> [Problem to work on]:
Starting with the line that contains "As portrayed in", copy every line through the end of the data below, exactly and with nothing added.

> [Task inputs]:
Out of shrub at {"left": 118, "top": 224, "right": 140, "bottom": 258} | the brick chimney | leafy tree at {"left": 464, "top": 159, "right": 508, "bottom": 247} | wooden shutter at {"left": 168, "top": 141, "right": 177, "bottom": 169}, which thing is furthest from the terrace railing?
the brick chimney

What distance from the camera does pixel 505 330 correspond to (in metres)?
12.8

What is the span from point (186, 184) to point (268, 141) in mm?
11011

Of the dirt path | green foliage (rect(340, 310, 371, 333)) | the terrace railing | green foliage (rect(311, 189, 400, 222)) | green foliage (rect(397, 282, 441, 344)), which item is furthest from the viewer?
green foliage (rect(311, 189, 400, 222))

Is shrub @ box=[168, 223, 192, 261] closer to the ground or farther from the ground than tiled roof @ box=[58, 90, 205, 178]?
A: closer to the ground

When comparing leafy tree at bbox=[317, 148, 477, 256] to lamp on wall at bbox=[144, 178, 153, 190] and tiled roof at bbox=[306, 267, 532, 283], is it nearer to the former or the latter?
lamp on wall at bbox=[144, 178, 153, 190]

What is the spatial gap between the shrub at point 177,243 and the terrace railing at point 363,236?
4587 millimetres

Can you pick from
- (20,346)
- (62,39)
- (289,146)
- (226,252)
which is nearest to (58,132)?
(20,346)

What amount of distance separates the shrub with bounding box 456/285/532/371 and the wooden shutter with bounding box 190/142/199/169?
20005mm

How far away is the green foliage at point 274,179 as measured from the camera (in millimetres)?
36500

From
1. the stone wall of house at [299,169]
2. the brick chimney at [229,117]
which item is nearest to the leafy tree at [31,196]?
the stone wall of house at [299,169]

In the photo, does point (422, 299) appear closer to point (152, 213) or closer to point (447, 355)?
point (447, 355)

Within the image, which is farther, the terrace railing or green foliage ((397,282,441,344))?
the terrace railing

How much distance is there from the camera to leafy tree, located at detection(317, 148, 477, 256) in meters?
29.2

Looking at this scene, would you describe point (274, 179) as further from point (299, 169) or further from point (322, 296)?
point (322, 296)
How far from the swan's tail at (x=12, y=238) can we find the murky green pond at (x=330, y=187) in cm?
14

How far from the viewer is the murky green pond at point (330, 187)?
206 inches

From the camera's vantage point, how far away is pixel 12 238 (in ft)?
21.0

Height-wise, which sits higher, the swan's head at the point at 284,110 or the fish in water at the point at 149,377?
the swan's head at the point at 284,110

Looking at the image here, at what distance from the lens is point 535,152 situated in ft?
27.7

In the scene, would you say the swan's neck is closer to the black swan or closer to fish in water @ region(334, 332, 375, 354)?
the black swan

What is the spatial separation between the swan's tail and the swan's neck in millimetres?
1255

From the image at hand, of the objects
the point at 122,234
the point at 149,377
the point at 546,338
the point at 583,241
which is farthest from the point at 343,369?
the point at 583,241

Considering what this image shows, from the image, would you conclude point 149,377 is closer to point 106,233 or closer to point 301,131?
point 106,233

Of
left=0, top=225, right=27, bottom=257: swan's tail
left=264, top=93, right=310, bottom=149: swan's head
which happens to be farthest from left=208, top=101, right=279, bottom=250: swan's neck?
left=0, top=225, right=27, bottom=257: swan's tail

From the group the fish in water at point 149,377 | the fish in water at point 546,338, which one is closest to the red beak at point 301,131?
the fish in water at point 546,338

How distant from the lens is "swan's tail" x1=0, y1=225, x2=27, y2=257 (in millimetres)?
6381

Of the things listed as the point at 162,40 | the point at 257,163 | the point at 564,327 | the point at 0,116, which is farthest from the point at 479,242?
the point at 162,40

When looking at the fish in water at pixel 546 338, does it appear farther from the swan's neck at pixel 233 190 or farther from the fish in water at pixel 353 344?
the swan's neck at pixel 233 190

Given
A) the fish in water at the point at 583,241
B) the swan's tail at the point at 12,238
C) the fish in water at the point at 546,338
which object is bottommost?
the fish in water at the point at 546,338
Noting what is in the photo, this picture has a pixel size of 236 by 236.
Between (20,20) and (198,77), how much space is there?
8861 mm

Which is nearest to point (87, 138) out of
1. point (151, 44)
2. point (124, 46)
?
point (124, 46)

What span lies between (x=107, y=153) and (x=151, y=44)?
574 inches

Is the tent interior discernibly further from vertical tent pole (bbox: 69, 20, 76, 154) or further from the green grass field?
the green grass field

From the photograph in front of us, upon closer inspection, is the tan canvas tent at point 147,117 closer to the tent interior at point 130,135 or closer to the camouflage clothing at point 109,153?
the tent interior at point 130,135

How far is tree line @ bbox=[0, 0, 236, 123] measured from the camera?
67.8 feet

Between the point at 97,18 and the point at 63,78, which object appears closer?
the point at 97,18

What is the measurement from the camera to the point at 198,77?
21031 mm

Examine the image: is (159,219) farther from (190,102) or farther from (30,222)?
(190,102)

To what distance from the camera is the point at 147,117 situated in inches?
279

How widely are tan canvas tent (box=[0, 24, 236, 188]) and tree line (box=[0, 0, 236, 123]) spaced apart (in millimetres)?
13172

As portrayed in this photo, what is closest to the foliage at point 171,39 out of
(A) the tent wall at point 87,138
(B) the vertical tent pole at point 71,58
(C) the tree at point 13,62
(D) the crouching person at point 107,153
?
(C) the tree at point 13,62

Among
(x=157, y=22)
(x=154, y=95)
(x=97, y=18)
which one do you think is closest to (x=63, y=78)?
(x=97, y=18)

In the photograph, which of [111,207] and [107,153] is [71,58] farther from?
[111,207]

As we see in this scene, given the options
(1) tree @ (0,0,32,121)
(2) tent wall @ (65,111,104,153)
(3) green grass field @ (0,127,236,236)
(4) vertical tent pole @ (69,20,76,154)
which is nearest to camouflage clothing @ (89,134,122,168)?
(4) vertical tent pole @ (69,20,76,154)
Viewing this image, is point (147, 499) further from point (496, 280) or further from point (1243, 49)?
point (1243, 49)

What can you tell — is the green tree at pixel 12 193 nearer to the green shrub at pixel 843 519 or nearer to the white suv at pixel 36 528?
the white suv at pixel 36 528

> [Complete response]:
As portrayed in this photo, what is closest to the foliage at point 171,39 out of
(A) the tent wall at point 87,138
(B) the vertical tent pole at point 71,58
(C) the tree at point 13,62
(D) the crouching person at point 107,153
?
(C) the tree at point 13,62

Among
(x=157, y=22)
(x=154, y=95)
(x=97, y=18)
which one do you think is closest to (x=63, y=78)?
(x=97, y=18)

In the photograph, which of [111,207] and [107,153] is [71,58] farther from?
[111,207]

As we see in this scene, given the options
(1) tree @ (0,0,32,121)
(2) tent wall @ (65,111,104,153)
(3) green grass field @ (0,127,236,236)
(4) vertical tent pole @ (69,20,76,154)
which is nearest to camouflage clothing @ (89,134,122,168)?
(4) vertical tent pole @ (69,20,76,154)
Viewing this image, is point (147, 499) further from point (496, 280) or further from point (1243, 49)?
point (1243, 49)

What can you tell — is the green tree at pixel 12 193 nearer to the green shrub at pixel 843 519 or nearer to the white suv at pixel 36 528?
the white suv at pixel 36 528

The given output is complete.